Work instructions: Copy out every one of the records below word for word, leaving nothing out and changing nothing.

────────────────────

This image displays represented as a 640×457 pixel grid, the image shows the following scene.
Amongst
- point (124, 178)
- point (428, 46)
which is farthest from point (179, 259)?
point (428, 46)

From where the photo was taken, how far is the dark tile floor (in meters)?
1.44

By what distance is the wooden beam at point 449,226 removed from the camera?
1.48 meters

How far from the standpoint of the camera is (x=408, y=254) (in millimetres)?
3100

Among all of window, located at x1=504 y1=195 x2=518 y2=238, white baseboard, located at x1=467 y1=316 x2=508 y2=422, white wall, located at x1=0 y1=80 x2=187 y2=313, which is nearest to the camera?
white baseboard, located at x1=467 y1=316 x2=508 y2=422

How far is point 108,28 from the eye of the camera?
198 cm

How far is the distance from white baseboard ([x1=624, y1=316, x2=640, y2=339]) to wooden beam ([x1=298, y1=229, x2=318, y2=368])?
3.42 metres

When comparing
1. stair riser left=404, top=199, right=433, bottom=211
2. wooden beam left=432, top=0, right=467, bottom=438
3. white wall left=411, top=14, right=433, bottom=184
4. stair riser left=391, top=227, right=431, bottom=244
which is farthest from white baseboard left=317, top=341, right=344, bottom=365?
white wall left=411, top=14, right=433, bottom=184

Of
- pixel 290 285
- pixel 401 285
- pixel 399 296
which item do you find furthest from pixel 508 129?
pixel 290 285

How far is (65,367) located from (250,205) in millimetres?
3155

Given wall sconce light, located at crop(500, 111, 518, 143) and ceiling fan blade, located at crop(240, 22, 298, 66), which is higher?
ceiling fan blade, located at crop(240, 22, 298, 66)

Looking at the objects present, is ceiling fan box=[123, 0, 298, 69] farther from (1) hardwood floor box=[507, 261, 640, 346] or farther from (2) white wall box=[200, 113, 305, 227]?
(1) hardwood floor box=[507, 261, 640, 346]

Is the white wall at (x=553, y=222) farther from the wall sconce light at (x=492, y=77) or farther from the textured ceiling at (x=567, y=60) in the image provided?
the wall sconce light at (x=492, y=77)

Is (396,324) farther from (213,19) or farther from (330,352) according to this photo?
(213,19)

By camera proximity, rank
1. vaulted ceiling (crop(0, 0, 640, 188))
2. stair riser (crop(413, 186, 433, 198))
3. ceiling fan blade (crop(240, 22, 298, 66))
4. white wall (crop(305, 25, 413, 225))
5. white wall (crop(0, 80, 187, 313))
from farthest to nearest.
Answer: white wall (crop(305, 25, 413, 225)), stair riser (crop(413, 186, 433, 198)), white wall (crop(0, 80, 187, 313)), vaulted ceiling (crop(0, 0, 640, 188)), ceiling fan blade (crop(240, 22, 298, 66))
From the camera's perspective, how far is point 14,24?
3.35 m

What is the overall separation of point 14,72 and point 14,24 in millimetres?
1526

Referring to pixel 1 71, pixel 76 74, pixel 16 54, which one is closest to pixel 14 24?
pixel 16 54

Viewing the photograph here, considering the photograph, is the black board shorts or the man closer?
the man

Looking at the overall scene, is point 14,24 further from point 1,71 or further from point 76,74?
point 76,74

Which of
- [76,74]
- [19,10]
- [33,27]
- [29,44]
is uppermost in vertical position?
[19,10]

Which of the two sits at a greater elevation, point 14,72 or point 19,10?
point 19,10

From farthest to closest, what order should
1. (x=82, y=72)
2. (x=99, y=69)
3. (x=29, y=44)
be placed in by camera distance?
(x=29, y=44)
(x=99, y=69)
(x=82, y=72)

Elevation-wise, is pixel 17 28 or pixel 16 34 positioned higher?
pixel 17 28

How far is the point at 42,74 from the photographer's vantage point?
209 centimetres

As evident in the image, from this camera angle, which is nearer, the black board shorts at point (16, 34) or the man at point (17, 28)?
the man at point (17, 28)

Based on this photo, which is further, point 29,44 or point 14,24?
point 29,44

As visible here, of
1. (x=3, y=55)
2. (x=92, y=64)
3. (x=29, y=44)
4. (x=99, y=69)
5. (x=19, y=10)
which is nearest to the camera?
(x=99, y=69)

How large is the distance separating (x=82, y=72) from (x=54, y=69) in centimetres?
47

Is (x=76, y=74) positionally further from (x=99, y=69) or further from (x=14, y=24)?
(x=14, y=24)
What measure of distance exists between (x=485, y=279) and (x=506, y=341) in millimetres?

────────────────────

Response to the task:
This image displays represented as a 640×457 pixel grid, the image shows the following scene.
Amongst
- point (124, 178)
- point (428, 46)
which is farthest from point (179, 259)?
point (428, 46)

From where the photo was taken, how far is the dark tile floor (in meters)?
1.44

By what distance is the wooden beam at point 449,226 removed from the camera?
1.48 meters

How far from the standpoint of the camera is (x=408, y=254) (in millimetres)?
3100

Among all of window, located at x1=504 y1=195 x2=518 y2=238, white baseboard, located at x1=467 y1=316 x2=508 y2=422, white wall, located at x1=0 y1=80 x2=187 y2=313, which is nearest to the camera?
white baseboard, located at x1=467 y1=316 x2=508 y2=422

How far is point 108,28 from the eye of the camera?
198 cm

How far is the distance from white baseboard ([x1=624, y1=316, x2=640, y2=339]) to wooden beam ([x1=298, y1=229, x2=318, y2=368])?
3.42 metres

When comparing
1. stair riser left=404, top=199, right=433, bottom=211
2. wooden beam left=432, top=0, right=467, bottom=438
3. white wall left=411, top=14, right=433, bottom=184
4. stair riser left=391, top=227, right=431, bottom=244
which is farthest from white baseboard left=317, top=341, right=344, bottom=365?
white wall left=411, top=14, right=433, bottom=184

Of
- pixel 290 285
- pixel 401 285
- pixel 399 296
which item do you find furthest from pixel 508 129?
pixel 290 285

How far is (65,367) located from (250,205) in millimetres?
3155

Given wall sconce light, located at crop(500, 111, 518, 143) and ceiling fan blade, located at crop(240, 22, 298, 66), which is higher?
ceiling fan blade, located at crop(240, 22, 298, 66)

Looking at the objects present, is ceiling fan box=[123, 0, 298, 69] farther from (1) hardwood floor box=[507, 261, 640, 346] or farther from (2) white wall box=[200, 113, 305, 227]?
(1) hardwood floor box=[507, 261, 640, 346]

Is the white wall at (x=553, y=222) farther from the wall sconce light at (x=492, y=77) or farther from the textured ceiling at (x=567, y=60) in the image provided?
the wall sconce light at (x=492, y=77)

Is (396,324) farther from (213,19) or farther from (330,352) according to this photo?
(213,19)

By camera proximity, rank
1. vaulted ceiling (crop(0, 0, 640, 188))
2. stair riser (crop(413, 186, 433, 198))
3. ceiling fan blade (crop(240, 22, 298, 66))
4. white wall (crop(305, 25, 413, 225))
5. white wall (crop(0, 80, 187, 313))
from farthest to nearest.
Answer: white wall (crop(305, 25, 413, 225)), stair riser (crop(413, 186, 433, 198)), white wall (crop(0, 80, 187, 313)), vaulted ceiling (crop(0, 0, 640, 188)), ceiling fan blade (crop(240, 22, 298, 66))
From the camera's perspective, how far is point 14,24?
3.35 m

What is the overall separation of point 14,72 and point 14,24 in millimetres?
1526

Referring to pixel 1 71, pixel 76 74, pixel 16 54, which one is closest to pixel 14 24?
pixel 16 54

Viewing the photograph here, considering the photograph, is the black board shorts or the man closer?
the man

Looking at the overall scene, is point 14,24 further from point 1,71 or further from point 76,74?
point 76,74

Which of
- [76,74]
- [19,10]
- [33,27]
- [29,44]
is uppermost in vertical position?
[19,10]

Which of the two sits at a greater elevation, point 14,72 or point 19,10?
point 19,10

From farthest to closest, what order should
1. (x=82, y=72)
2. (x=99, y=69)
3. (x=29, y=44)
be placed in by camera distance?
(x=29, y=44)
(x=99, y=69)
(x=82, y=72)

Elevation-wise, is pixel 17 28 or pixel 16 34 positioned higher?
pixel 17 28

How far is the point at 42,74 from the photographer's vantage point?
209 centimetres

As evident in the image, from this camera angle, which is nearer, the black board shorts at point (16, 34) or the man at point (17, 28)?
the man at point (17, 28)

Based on this photo, which is further, point 29,44 or point 14,24?
point 29,44

As visible here, of
1. (x=3, y=55)
2. (x=92, y=64)
3. (x=29, y=44)
4. (x=99, y=69)
5. (x=19, y=10)
which is nearest to the camera?
(x=99, y=69)

How large is the distance separating (x=82, y=72) from (x=54, y=69) in centimetres?
47

Is (x=76, y=74) positionally further from (x=99, y=69) or further from (x=14, y=24)?
(x=14, y=24)
What measure of distance exists between (x=485, y=279) and (x=506, y=341) in millimetres?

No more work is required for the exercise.